Tomorrow will be a long afternoon, but I'll try to post after we return.

Look How Far We've Come!

Melody -- October 3, 2009 -- 24 days old

The following pictures are not for the squeamish among us, however, I know many of you have asked what the spina bifida looked like and how Melody is healing. These pictures are detailed, but I wanted Melody to have them for the future. I just find it amazing how far we have come. Praise God we are past the surgeries and that we have such talented doctors and medical knowledge today to actually do these surgeries.

Below is Melody's myelomeningocele lesion before the closure surgery. The pink skin on the outside is the healthy skin they used to pull over and close the opening. The whitish tissue had to be cut away and the middle more moist looking area is actually the exposed spinal cord! Scary, huh? It had a very thin membrane over it, but was basically considered open. The neurosurgeon pulled the dressing back for us just before surgery so we could take pictures and he could describe the surgery for us.

Melody just after shunt surgery on Sept. 15th, just 6 days after birth.
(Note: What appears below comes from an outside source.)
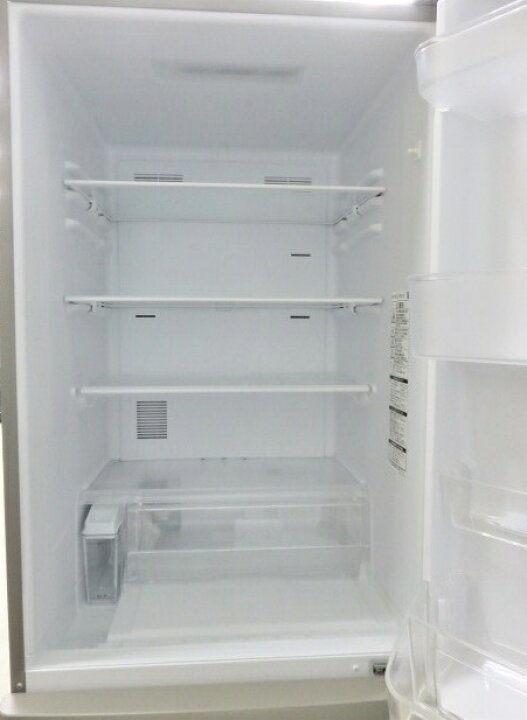 楽天市場】【中古品】 パナソニック Panasonic ノンフロン冷凍冷蔵庫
Healing! Friday, all of Melody's stitches came out! But, before that I took the following pictures. I have not taken any pictures without the stitches, yet. This picture is of Melody's head stitches from the shunt surgery. You can barely see them though her hair, in an arc shape to the upper left of her ear. Just below the stitches you can see a slight bulge, which is the valve of her shunt.

This is how nicely her back is healing. She'll have a scar for life, of course, but we are happy with how well it is healing.

Three Weeks Old!

Three Weeks Old!

Daddy, Joel & Melody

Three weeks ago today I had just had a c-section and was holding Melody for the first time. It seems like ages ago in some ways, and such a short time in others. I'm just so thankful to be past all three surgeries and into the healing process. Today we got out of the house for a short walk, so we are definitely getting back into the swing of things. Here are a few pictures of how we're settling back into life.

Melody is right in the middle of things, even meals!